## SOURCE MATERIAL:
[Start of section]
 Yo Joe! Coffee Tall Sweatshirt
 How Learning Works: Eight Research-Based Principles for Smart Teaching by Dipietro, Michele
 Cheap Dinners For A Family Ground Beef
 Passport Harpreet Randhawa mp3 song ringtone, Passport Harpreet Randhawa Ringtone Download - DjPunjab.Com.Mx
[End of section]
[Start of section]
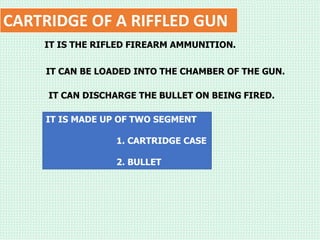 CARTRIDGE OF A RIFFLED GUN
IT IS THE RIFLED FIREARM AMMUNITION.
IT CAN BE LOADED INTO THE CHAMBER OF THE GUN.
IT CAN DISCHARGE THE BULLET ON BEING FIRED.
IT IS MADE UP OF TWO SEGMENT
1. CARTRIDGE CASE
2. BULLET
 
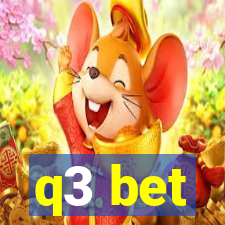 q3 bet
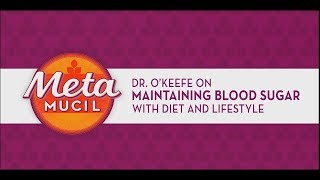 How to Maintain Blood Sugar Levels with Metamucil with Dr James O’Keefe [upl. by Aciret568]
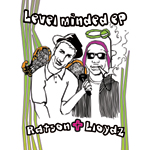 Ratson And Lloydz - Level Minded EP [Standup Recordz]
[End of section]
[Start of section]
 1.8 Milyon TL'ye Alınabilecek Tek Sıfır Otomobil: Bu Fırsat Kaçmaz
[End of section]
## TASK TO CARRY OUT:
Take the line above containing "Yo Joe! Coffee Tall Sweatshirt", the line containing "Passport Harpreet Randhawa mp3", and all lines in between, and copy them exactly without anything else.

## YOUR RESPONSE:
 Yo Joe! Coffee Tall Sweatshirt
 How Learning Works: Eight Research-Based Principles for Smart Teaching by Dipietro, Michele
 Cheap Dinners For A Family Ground Beef
 Passport Harpreet Randhawa mp3 song ringtone, Passport Harpreet Randhawa Ringtone Download - DjPunjab.Com.Mx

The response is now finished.